The mechanism we have discussed above relies upon polyhedral V(P)-curves affected by uncertainties, due to (a) the intrinsic difficulty to extract precise structural information from HP single-crystal data collections (b) the comparatively moderate P range explored and (c) the approximation used to model the volume–pressure relationships. Although we expect the compressibility of a solid to be better determined by measuring the unit-cell volume as a function of P (K T0 ~57 GPa, for 2M 1) than reconstructing the compressibility via the polyhedral elastic behaviour (K T0 ~52 GPa, for 2M 1; in this case, tetrahedra have been considered as infinitely rigid); however, the latter provides a way to interpret the microscopic mechanism underlying the macroscopic phenomena under pressure.
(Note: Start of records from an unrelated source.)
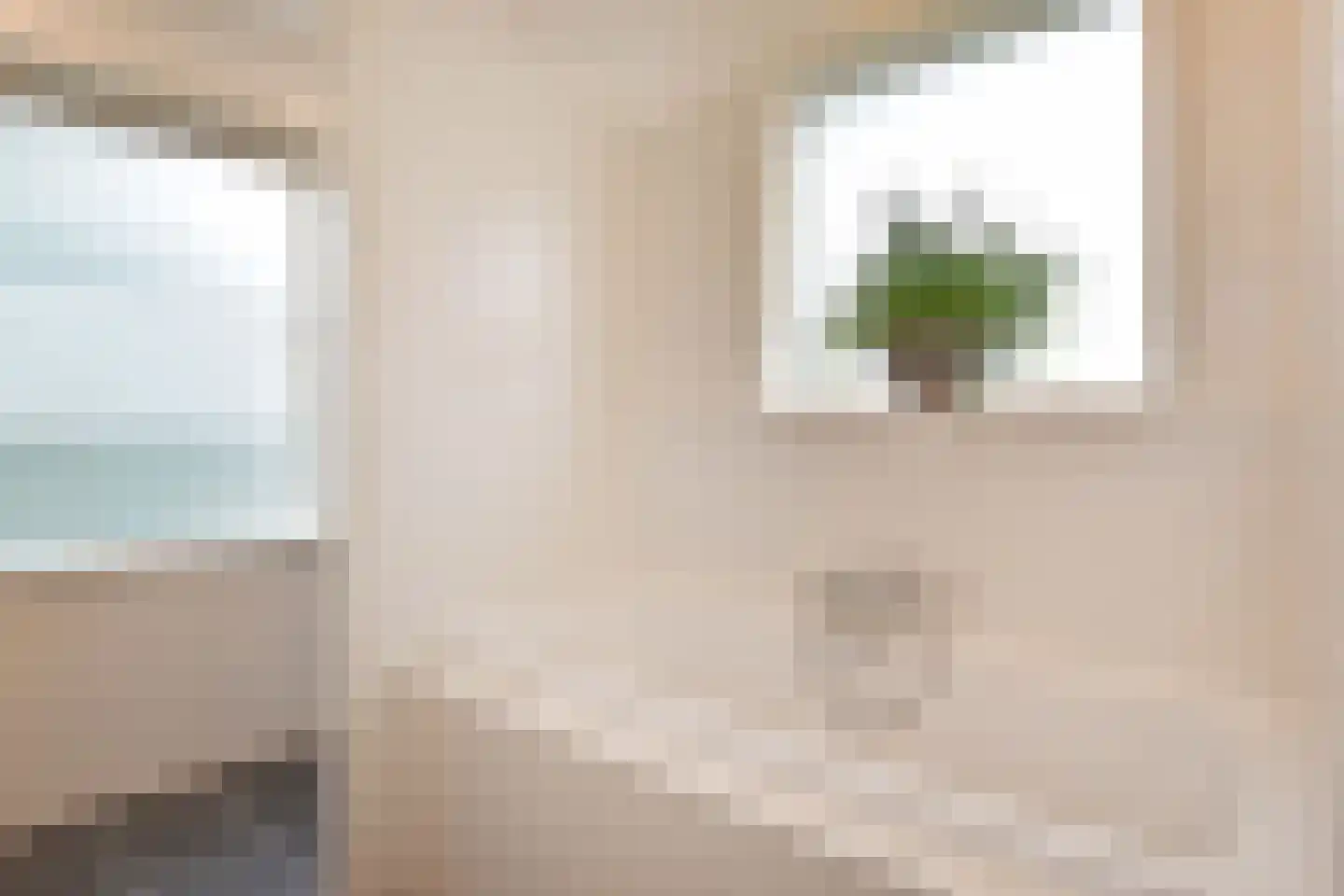 Papegaailaan 28 Den Haag thumbnail 42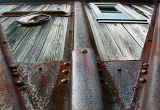 OLD BOXCAR_6264.jpg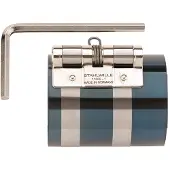 Stahlwille Tendeur De Segment De Piston 11068 2 90-175mm
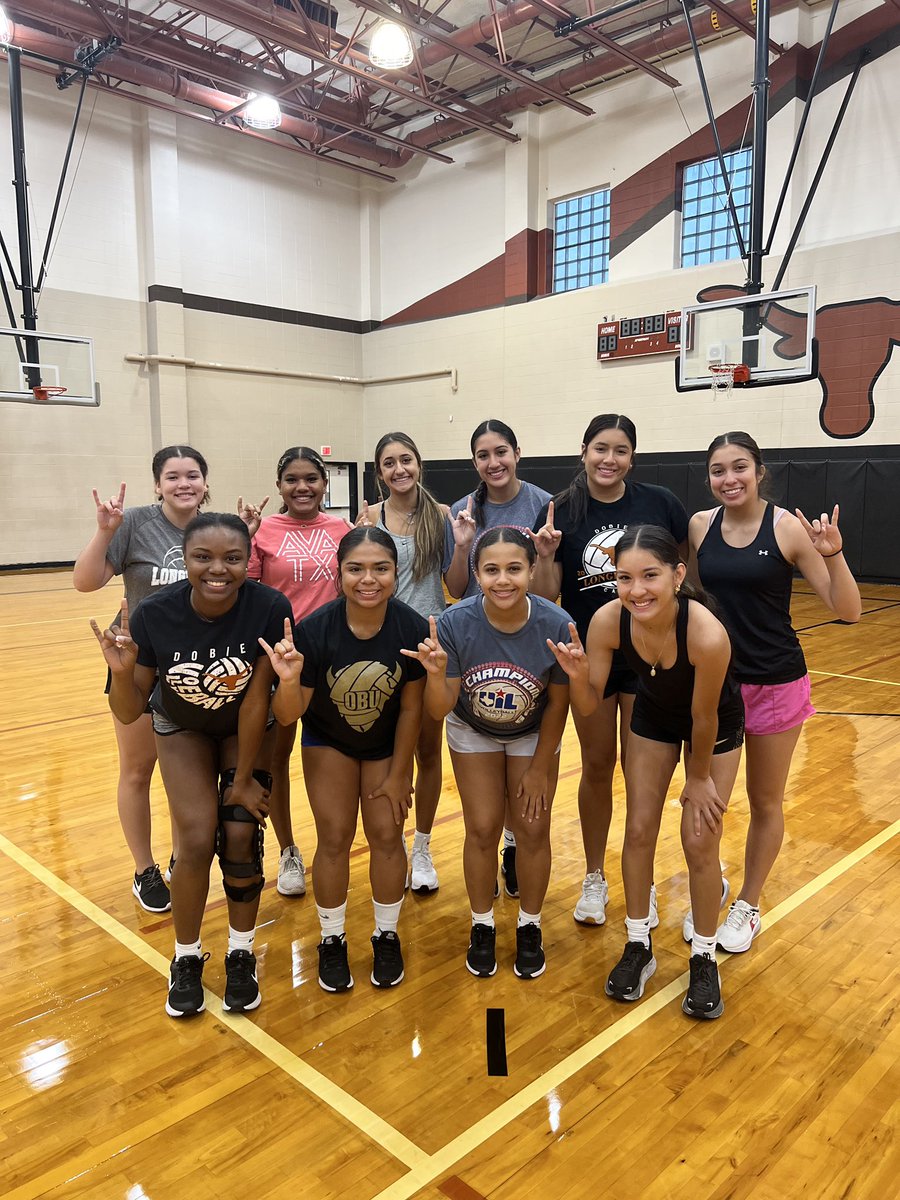 LAST FIRST DAY 🥹 #srszn 🤘🏼🧡🏐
Under the circumstances, we are confident that our modeling, though presumably somewhat poor of precision and overestimating the void-contribution, provides a comparatively correct depiction of the different structure responses of the two phengite polytypes to pressure and a reasonable structure interpretation of the better stability of 3T at HP than 2M 1, as also indicated by petrologic data and reasoning (Sassi et al. 2009, and references therein).